This is another quick post derived from my thesis post. Two papers I read for my master’s thesis were Yoon Kim et al’s “Character-Aware Neural Language Models” and Jason Lee et al’s “Fully Character-Level Neural Machine Translation without Explicit Segmentation”. I created this diagram to explain the difference between how Kim and Lee use max-pooling. My thesis looked at using individual characters to understand a word, while Kim’s language modeling and Lee’s machine translation papers both involve the more data-intensive task of using individual characters to understand text.

Set up

Let’s say we have a few convolutional layers that act on characters in a word.

For example, these could be the embedding or encoding layer from a seq2seq model, or the last layer before classification. If the input is the word “painting,” a set of hypothetical convolutional layers that use padding could output 7 length-5 vectors (7 vectors because there are 7 letters in “painting.”)

Comparison of max-pooling

In the left image (1), the convolutional layers output could be used directly, which is what I do for my thesis.

In the center image (2), max-pooling over filters, such as Kim et al., results in a single length 5-vector for each word.
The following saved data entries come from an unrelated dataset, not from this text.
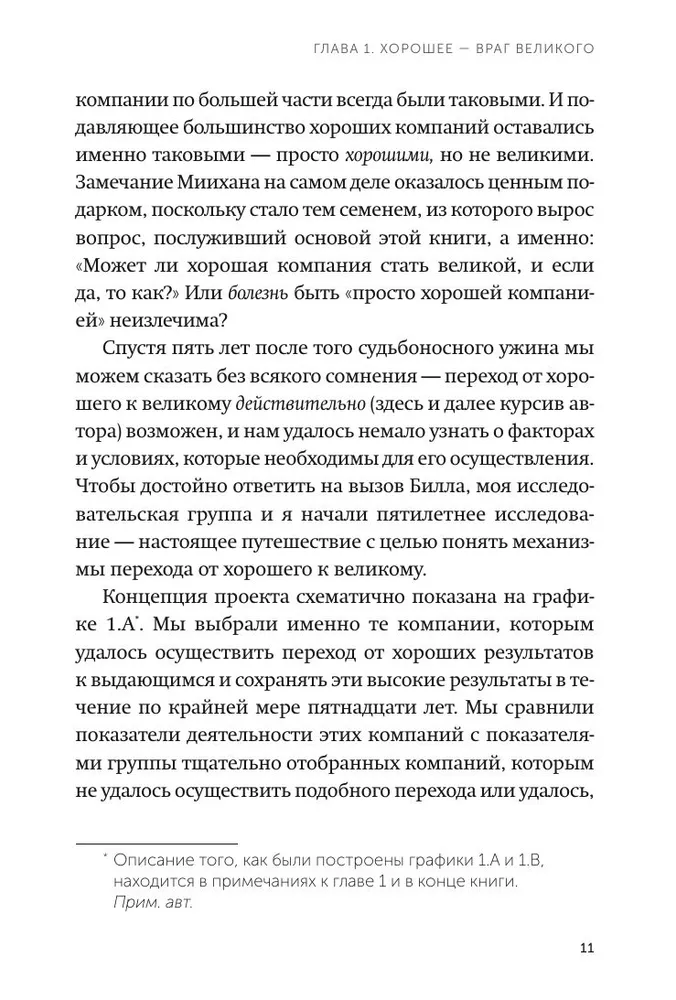 ГЛАВА 1. ХОРОШЕЕ — ВРАГ ВЕЛИКОГО

компании по большей части всегда были таковыми. И подавляющее большинство хороших компаний оставались именно таковыми — просто хорошими, но не великими. Замечание Миихана на самом деле оказалось ценным подарком, поскольку стало тем семенем, из которого вырос вопрос, послуживший основой этой книги, а именно: «Может ли хорошая компания стать великой, и если да, то как?» Или болезнь быть «просто хорошей компанией» неизлечима?

Спустя пять лет после того судьбоносного ужина мы можем сказать без всякого сомнения — переход от хорошего к великому действительно (здесь и далее курсив автора) возможен, и нам удалось немало узнать о факторах и условиях, которые необходимы для его осуществления. Чтобы достойно ответить на вызов Билла, моя исследовательская группа и я начали пятилетнее исследование — настоящее путешествие с целью понять механизмы перехода от хорошего к великому.

Концепция проекта схематично показана на графике 1.А*. Мы выбрали именно те компании, которым удалось осуществить переход от хороших результатов к выдающимся и сохранять эти высокие результаты в течение по крайней мере пятнадцати лет. Мы сравнили показатели деятельности этих компаний с показателями группы тщательно отобранных компаний, которым не удалось осуществить подобного перехода или удалось,

* Описание того, как были построены графики 1.А и 1.В, находится в примечаниях к главе 1 и в конце книги. Прим. авт.

11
The max-pooling chooses the max for each of the 5 slots over the 7 vectors.

In the right image (3), max pooling over timesteps, such as Lee et al., results in 3 length-5 vectors. Like the center image, it chooses the max for each slot of the vectors, but it only looks at a window of 3 vectors.

Observations

The output size of (1) and (3) depends on the length of the input.

One result is that only the output of (2) can be fed directly into a fully-connected layer. Max-pooling over filters is useful for creating classifiers.

The output of (2) and (3) reduces the size of the input. That is important for when there is a lot of data, such as in character-level language modeling or machine translation.